• _Activity A_: List every kind of gear for carrying purchases home by bike that the bike corral thread mentions.
• _Activity B_: Pick up the forum thread on bike corrals and continue it from its final post.

• _Study text_:
Start of Block
It's seems a little cost prohibitive for small businesses to buy them and have no real return on investment unless they cater to or happen to attract a large number of cyclists. 

True. But most people don't understand or know about Paniers, racks,trailers or Chrome bags which can carry every thing you need or want home. BTW I consider "local" anywhere I can ride to and back.
Lisa Curcio 4.0 mi said:

Personal experience/anecdotal observation/no scientific basis:  I like to shop locally.  There is not enough car parking to drive to most places where small businesses are located in the city, therefore going by bike is the best option.  If there is a bike corral near the business, I am assured a place to lock my bike and I am more likely to go there.  Otherwise I have to figure out if there is bike parking near enough to bike to the shop.  Bike corral=business from cyclists if it is a business that caters to people who shop.  

I have no idea what you're talking about. Is this a Southside thing? I'm not talking about being hip or cool but if the business has the revenue(to afford it) or the thought that it would be worthwhile to add.

Handlebar on North put a rack in back which is not only off street but 100% visible in the summer back patio season.

h' 1.0 said:

Have to disagree.  Have you seen a Bike Corral in situ? The one in front of Jumping Bean looks so damn cool, I have no doubt it increases their business.  Now, if there is no advantage to you in having your business look hip and cool, like, say you run a dialysis center, or accounting firm, than I suppose having one would make less sense.

Mike Zumwalt said:

It's seems a little cost prohibitive for small businesses to buy them and have no real return on investment unless they cater to or happen to attract a large number of cyclists. 

Jumping Bean is pretty much in the center of the city, not "south side."

You've lost me though-- what does Handlebar having racks on their patio have to do with Bike Corrals?

Mike Zumwalt said:

I have no idea what you're talking about. Is this a Southside thing? I'm not talking about being hip or cool but if the business has the revenue(to afford it) or the thought that it would be worthwhile to add.

Handlebar on North put a rack in back which is not only off street but 100% visible in the summer back patio season.

h' 1.0 said:

Have to disagree.  Have you seen a Bike Corral in situ? The one in front of Jumping Bean looks so damn cool, I have no doubt it increases their business.  Now, if there is no advantage to you in having your business look hip and cool, like, say you run a dialysis center, or accounting firm, than I suppose having one would make less sense.
End of Block
• _Information supplied_:
Start of Block
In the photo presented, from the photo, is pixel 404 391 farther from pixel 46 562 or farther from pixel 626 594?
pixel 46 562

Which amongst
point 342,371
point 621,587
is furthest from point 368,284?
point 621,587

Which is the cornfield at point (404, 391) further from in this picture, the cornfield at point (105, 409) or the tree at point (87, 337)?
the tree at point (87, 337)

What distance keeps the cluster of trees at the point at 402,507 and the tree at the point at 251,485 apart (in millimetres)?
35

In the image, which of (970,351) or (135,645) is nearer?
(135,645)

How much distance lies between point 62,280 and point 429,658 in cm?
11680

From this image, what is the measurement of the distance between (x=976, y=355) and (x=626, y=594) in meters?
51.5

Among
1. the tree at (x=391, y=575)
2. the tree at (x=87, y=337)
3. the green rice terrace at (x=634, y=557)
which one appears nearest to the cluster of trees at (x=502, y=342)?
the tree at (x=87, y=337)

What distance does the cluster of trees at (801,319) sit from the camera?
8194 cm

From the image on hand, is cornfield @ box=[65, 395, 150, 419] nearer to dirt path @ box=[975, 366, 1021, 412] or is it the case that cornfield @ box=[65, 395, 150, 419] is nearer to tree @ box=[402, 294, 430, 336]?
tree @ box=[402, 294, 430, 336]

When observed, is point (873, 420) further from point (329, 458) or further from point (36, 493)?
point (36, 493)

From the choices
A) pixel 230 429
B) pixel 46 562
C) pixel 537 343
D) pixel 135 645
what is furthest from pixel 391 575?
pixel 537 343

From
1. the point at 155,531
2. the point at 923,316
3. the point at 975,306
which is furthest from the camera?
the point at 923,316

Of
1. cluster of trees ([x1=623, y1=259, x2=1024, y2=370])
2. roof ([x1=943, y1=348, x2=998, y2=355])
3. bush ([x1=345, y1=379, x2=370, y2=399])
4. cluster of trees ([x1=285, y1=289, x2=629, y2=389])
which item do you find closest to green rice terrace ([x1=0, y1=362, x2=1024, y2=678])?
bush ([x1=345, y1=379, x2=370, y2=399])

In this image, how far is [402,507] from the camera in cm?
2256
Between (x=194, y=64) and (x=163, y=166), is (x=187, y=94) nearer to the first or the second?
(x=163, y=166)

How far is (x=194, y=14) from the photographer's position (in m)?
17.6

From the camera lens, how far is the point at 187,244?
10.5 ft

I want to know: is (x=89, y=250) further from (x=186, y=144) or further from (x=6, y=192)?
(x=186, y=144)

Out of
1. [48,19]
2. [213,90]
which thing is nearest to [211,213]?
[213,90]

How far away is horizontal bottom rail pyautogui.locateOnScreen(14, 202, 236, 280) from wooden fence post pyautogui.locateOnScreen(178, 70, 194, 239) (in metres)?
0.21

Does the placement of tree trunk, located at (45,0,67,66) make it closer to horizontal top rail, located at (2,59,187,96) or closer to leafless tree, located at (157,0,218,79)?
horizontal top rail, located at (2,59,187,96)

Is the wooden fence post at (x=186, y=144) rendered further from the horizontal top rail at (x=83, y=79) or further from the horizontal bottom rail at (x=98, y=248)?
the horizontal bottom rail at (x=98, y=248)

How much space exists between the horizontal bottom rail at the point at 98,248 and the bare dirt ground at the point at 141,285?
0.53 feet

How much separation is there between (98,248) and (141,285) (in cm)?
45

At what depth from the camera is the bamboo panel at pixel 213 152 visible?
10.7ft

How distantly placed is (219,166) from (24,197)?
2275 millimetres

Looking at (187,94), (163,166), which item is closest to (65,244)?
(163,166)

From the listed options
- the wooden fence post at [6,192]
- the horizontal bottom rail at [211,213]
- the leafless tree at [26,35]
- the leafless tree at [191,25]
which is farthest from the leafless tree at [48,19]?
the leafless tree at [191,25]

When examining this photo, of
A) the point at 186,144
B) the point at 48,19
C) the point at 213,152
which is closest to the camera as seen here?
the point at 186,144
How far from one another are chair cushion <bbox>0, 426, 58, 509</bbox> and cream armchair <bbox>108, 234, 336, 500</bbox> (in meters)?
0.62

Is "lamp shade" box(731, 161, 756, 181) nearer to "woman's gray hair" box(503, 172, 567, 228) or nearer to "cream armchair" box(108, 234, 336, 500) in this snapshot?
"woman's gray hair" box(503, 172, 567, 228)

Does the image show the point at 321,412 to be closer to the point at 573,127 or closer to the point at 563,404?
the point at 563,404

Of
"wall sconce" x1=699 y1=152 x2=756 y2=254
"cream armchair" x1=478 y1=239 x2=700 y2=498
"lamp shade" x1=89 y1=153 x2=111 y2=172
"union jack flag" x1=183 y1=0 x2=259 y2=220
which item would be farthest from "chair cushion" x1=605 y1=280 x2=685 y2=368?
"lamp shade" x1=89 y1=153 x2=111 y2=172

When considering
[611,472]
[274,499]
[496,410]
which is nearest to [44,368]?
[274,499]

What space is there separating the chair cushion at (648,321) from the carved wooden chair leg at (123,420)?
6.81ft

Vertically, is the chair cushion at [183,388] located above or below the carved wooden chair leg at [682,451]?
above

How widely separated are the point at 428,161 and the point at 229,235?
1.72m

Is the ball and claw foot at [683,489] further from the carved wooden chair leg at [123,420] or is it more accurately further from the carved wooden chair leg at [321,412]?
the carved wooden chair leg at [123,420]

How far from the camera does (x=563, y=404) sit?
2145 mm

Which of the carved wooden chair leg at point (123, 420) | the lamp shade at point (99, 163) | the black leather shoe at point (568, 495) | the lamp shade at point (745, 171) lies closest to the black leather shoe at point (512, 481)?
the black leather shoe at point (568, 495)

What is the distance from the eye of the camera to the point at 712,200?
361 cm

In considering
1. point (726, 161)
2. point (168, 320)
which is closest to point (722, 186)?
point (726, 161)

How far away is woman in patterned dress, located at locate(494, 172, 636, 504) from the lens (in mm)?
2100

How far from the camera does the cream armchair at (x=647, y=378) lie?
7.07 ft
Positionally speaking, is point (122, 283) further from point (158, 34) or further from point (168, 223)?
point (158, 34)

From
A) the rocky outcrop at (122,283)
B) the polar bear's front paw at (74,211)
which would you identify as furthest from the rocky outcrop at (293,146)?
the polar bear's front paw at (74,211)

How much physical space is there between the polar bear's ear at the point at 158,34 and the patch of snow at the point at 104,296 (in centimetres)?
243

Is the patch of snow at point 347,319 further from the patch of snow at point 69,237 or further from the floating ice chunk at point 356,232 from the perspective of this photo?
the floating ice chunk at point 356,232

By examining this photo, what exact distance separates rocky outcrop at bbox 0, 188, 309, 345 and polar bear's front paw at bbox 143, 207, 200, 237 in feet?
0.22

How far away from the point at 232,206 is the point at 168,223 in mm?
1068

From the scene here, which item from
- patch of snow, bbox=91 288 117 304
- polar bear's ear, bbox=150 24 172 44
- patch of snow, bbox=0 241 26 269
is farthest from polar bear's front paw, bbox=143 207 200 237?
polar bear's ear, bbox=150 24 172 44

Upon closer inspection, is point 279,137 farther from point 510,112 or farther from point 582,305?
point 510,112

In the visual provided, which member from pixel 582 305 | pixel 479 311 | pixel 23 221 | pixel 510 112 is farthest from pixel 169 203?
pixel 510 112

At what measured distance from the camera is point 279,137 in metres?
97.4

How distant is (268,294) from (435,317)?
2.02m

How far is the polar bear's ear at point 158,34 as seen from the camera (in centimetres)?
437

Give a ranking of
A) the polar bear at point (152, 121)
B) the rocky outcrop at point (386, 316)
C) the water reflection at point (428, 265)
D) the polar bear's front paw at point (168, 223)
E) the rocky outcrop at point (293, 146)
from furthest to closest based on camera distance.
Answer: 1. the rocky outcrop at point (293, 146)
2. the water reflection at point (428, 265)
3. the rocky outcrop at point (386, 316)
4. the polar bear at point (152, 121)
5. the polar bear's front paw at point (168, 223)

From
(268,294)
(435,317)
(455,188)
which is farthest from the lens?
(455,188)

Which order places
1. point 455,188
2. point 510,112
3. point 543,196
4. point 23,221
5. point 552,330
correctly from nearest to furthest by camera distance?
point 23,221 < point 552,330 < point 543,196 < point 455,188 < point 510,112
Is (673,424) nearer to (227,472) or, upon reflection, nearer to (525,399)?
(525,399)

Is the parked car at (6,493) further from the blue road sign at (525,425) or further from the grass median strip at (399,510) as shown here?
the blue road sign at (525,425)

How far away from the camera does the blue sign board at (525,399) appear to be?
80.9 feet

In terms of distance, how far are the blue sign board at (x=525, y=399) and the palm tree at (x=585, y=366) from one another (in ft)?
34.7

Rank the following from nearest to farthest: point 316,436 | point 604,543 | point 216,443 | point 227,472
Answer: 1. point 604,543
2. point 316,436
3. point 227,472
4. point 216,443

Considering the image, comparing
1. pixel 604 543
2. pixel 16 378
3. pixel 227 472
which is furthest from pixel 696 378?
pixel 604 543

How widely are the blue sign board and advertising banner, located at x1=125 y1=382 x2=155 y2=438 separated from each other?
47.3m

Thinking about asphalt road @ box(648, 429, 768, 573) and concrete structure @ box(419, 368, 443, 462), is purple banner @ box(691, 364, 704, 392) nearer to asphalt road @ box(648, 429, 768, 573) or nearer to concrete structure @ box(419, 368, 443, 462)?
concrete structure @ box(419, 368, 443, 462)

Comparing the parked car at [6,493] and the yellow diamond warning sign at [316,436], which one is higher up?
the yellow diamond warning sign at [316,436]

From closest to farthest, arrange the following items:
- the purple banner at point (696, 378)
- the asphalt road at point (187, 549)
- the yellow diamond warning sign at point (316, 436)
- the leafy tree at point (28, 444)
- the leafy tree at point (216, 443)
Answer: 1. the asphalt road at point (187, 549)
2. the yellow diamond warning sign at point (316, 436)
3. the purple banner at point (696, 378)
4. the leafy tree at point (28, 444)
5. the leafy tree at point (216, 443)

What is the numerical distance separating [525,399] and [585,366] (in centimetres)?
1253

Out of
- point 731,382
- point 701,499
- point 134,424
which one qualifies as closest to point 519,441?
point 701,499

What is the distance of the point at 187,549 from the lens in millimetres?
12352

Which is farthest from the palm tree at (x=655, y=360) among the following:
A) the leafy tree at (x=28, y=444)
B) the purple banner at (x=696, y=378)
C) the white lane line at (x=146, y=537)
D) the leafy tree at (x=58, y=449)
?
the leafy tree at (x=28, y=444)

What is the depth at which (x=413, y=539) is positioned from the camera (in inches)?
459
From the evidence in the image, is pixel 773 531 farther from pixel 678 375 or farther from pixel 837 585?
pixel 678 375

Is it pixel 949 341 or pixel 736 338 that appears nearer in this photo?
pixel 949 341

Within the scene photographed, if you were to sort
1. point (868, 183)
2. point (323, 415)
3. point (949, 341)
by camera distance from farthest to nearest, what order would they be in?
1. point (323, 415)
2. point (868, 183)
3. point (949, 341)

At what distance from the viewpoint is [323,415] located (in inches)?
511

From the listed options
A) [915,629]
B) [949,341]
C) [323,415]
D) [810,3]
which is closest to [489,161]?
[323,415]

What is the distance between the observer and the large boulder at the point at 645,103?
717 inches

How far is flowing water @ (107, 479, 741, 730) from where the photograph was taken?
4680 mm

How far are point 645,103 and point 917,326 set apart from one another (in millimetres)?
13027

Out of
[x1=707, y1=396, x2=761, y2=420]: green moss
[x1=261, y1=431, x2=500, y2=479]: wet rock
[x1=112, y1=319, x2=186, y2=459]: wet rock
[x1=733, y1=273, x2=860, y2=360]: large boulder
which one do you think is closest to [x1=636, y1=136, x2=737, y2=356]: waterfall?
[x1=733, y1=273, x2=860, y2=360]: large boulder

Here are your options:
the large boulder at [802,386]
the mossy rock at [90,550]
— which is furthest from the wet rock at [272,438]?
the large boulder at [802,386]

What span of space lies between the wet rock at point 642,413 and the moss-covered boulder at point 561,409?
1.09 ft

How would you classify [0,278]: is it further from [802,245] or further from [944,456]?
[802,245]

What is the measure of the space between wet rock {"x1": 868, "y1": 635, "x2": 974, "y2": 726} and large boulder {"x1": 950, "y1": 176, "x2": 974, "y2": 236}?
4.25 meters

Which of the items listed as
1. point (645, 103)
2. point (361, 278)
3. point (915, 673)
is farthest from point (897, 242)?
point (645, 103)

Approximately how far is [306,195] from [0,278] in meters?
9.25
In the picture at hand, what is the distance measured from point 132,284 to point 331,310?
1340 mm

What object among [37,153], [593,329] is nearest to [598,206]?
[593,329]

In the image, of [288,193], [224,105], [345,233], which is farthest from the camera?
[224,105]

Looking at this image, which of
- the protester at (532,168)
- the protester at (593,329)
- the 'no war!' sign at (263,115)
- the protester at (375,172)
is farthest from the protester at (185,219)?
End of Block
• _Expected output A_: Paniers, racks, trailers, Chrome bags

• _Expected output B_:
Mike Zumwalt said:

It's seems a little cost prohibitive for small businesses to buy them and have no real return on investment unless they cater to or happen to attract a large number of cyclists. 

Don't underestimate the importance of the hip/coolness factor for dialysis clinics.  The Kidney Bean just opened a new location in a vintage loft space above the Double Door, and the line to get into Hemo, in River North, was over 3 hours last Saturday night. 


h' 1.0 said:

Have to disagree.  Have you seen a Bike Corral in situ? The one in front of Jumping Bean looks so damn cool, I have no doubt it increases their business.  Now, if there is no advantage to you in having your business look hip and cool, like, say you run a dialysis center, or accounting firm, than I suppose having one would make less sense.

Mike Zumwalt said:

It's seems a little cost prohibitive for small businesses to buy them and have no real return on investment unless they cater to or happen to attract a large number of cyclists. 

Good point.  Now that you mention...

Oh, I give up.  Damn, you're good ! 

Kevin K said:

Don't underestimate the importance of the hip/coolness factor for dialysis clinics.  The Kidney Bean just opened a new location in a vintage loft space above the Double Door, and the line to get into Hemo, in River North, was over 3 hours last Saturday night. 


h' 1.0 said:

Have to disagree.  Have you seen a Bike Corral in situ? The one in front of Jumping Bean looks so damn cool, I have no doubt it increases their business.  Now, if there is no advantage to you in having your business look hip and cool, like, say you run a dialysis center, or accounting firm, than I suppose having one would make less sense.

Mike Zumwalt said:

It's seems a little cost prohibitive for small businesses to buy them and have no real return on investment unless they cater to or happen to attract a large number of cyclists. 

They have a bike rack on the premises obviously for their customers only but if more individual businesses did that it would be great.

h' 1.0 said:

Jumping Bean is pretty much in the center of the city, not "south side."

You've lost me though-- what does Handlebar having racks on their patio have to do with Bike Corrals?

Mike Zumwalt said:

I have no idea what you're talking about. Is this a Southside thing? I'm not talking about being hip or cool but if the business has the revenue(to afford it) or the thought that it would be worthwhile to add.

Handlebar on North put a rack in back which is not only off street but 100% visible in the summer back patio season.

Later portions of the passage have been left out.